В целом рассказ крайне симпатичен и убедителен именно тем, что в нем почти нет рационализации, рассуждений, авторских оценок — автор предъявляет читателю детали, живые подробности, факты о героях. Мы объемно, отчетливо понимаем, почему Сорокина в западне. Мы видим горе семьи — опять же не в слезливых фразах, а в жестах, проявлениях чувств: вцепились друг в друга, спят вместе, не плачут на похоронах; понравился ниже и образ счастливого великана, распадающегося на плачущих лилипутов — вроде бы не оригинальная аллегория, но тут очень пришлась к месту, очень ярко сработала, как бы обновилась по смыслу. 

Далее мне понравилось, что медсестра и Доктор не схематичны, что автор их раскрыл в свете их предыстории. Если раньше мы видели просто абстрактно добрую медсестру и абстрактно суровую докторшу — то теперь их свойства укоренены в их истории, показаны как закономерные.
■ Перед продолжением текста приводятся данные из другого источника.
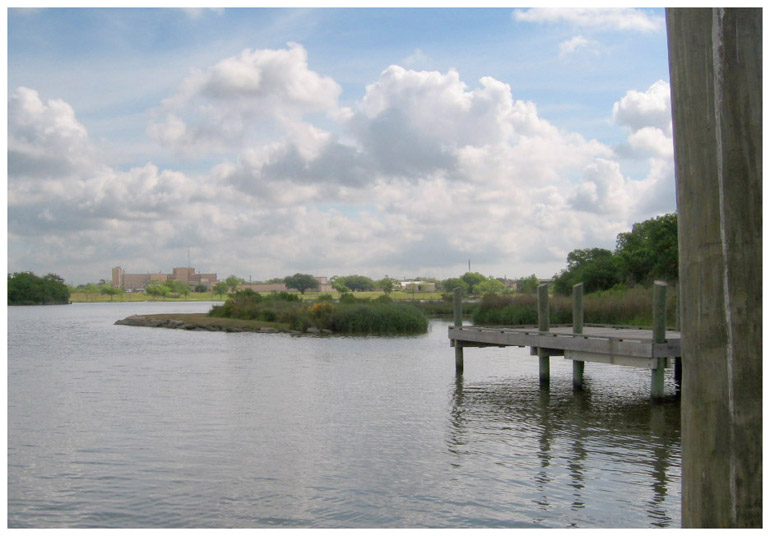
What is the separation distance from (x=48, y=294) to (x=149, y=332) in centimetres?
9505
И у обеих есть стороны показные и уязвимые. Добрая медсестра боится контакта с прошлым, скрывает ревность к счастью своей сестры. А суровая докторша на деле винит себя, стыдится прошлого и потому угрюмо, закрыто реагирует на пациентов. 

Удачно работает и контраст положений Доктора и Сорокиной: нищая с детьми и бездетная, полностью обеспеченная родителями. Именно здесь такой контраст позволяет прочувствовать дефицит обеих героинь: каждой из них не хватает очень существенного для полноценной жизни. 
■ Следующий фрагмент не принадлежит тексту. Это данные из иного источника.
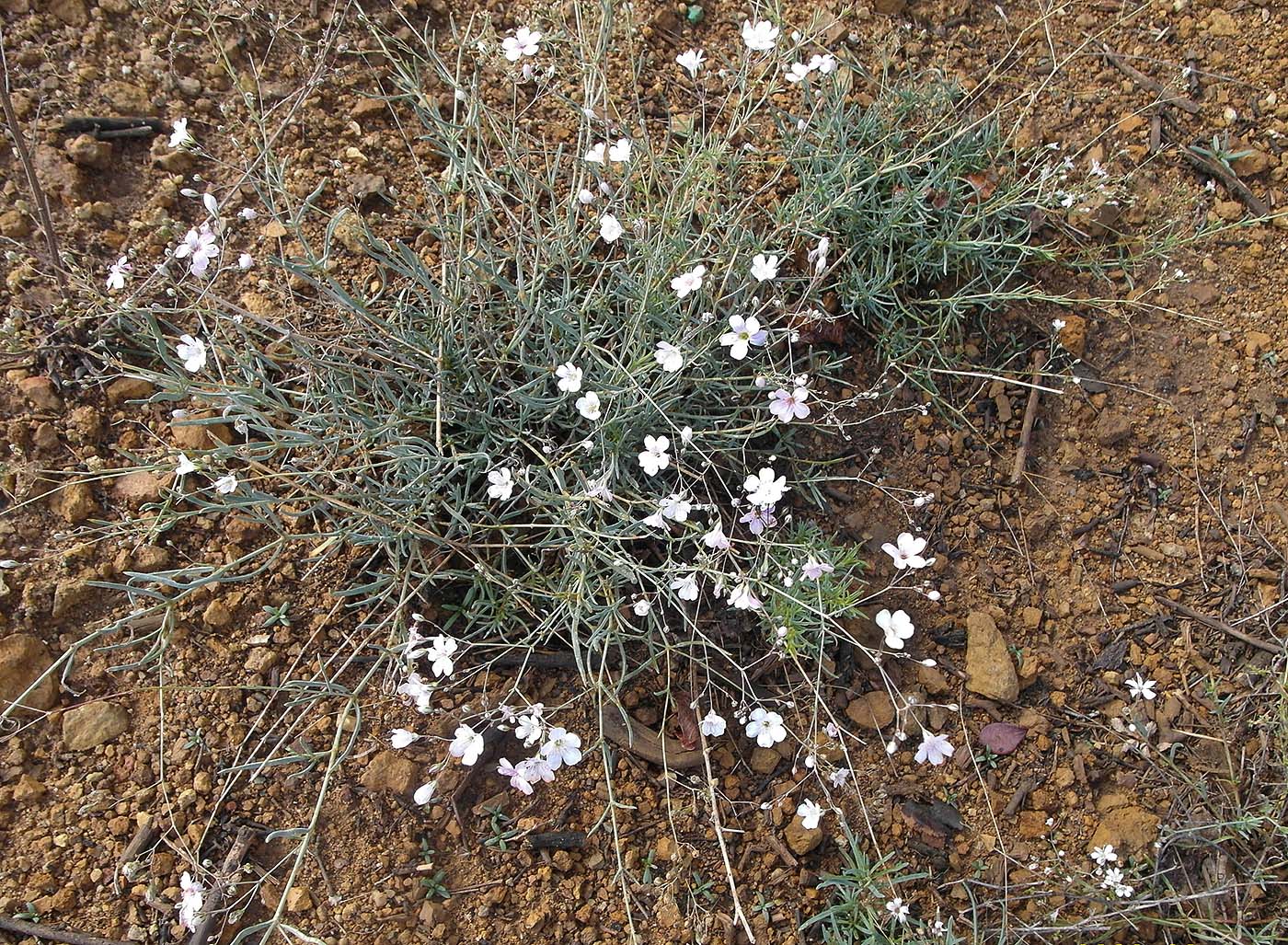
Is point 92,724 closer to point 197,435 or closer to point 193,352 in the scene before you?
point 197,435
А вот что мне не понравилось в рассказе — это финал. Над ним еще стоит поработать. Сомнения у меня начались с момента, когда оказалось, что бабушка Сорокиных — это и есть Доктор. В этом так и чувствуется подстановка от автора, уж слишком все совпало, словно подготовлено загодя. Может быть, сестра медсестры не нашла бабушку — а придумала, что нашла ее, когда раскопала историю мужа Сорокиной и узнала от медсестры тайную драму Доктора? Ведь и правда все сходится — почему бы не сделать такую маленькую аферу, вполне человеколюбивую? И сестры могут на это решиться ради спасения, как говорится, многих жизней. 
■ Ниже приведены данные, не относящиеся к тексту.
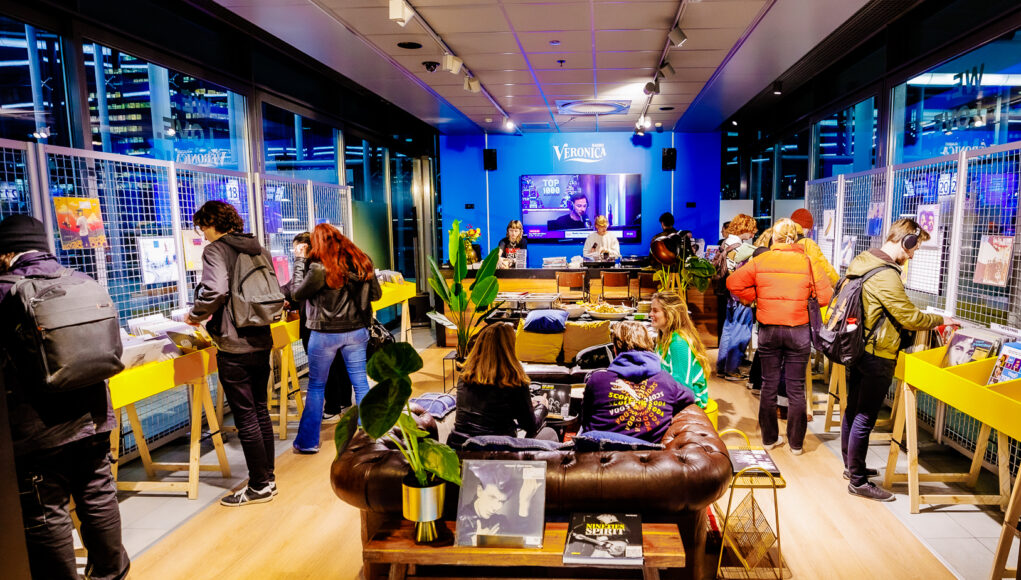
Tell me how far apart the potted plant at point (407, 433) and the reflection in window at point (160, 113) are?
3.30m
Картина блаженства в самом последнем эпизоде, на мой вкус, переслащена. Уж и дача, и доктор возле кроваток, и все сбылось. Все же у них умер Сорокин, а это невосполнимо никакой докторшей, никакой дачей, да и докторша получила деток — но не то чтобы закрыла гештальт, если говорить именно о ее поступке в юности. 

В целом весь этот финальный фрагмент предложила бы переписать в более реалистичном ключе, сейчас это выглядит сказкой, подстроенной автором. Стоит увидеть финал таким, каким он может быть ввиду свойств и биографии персонажей».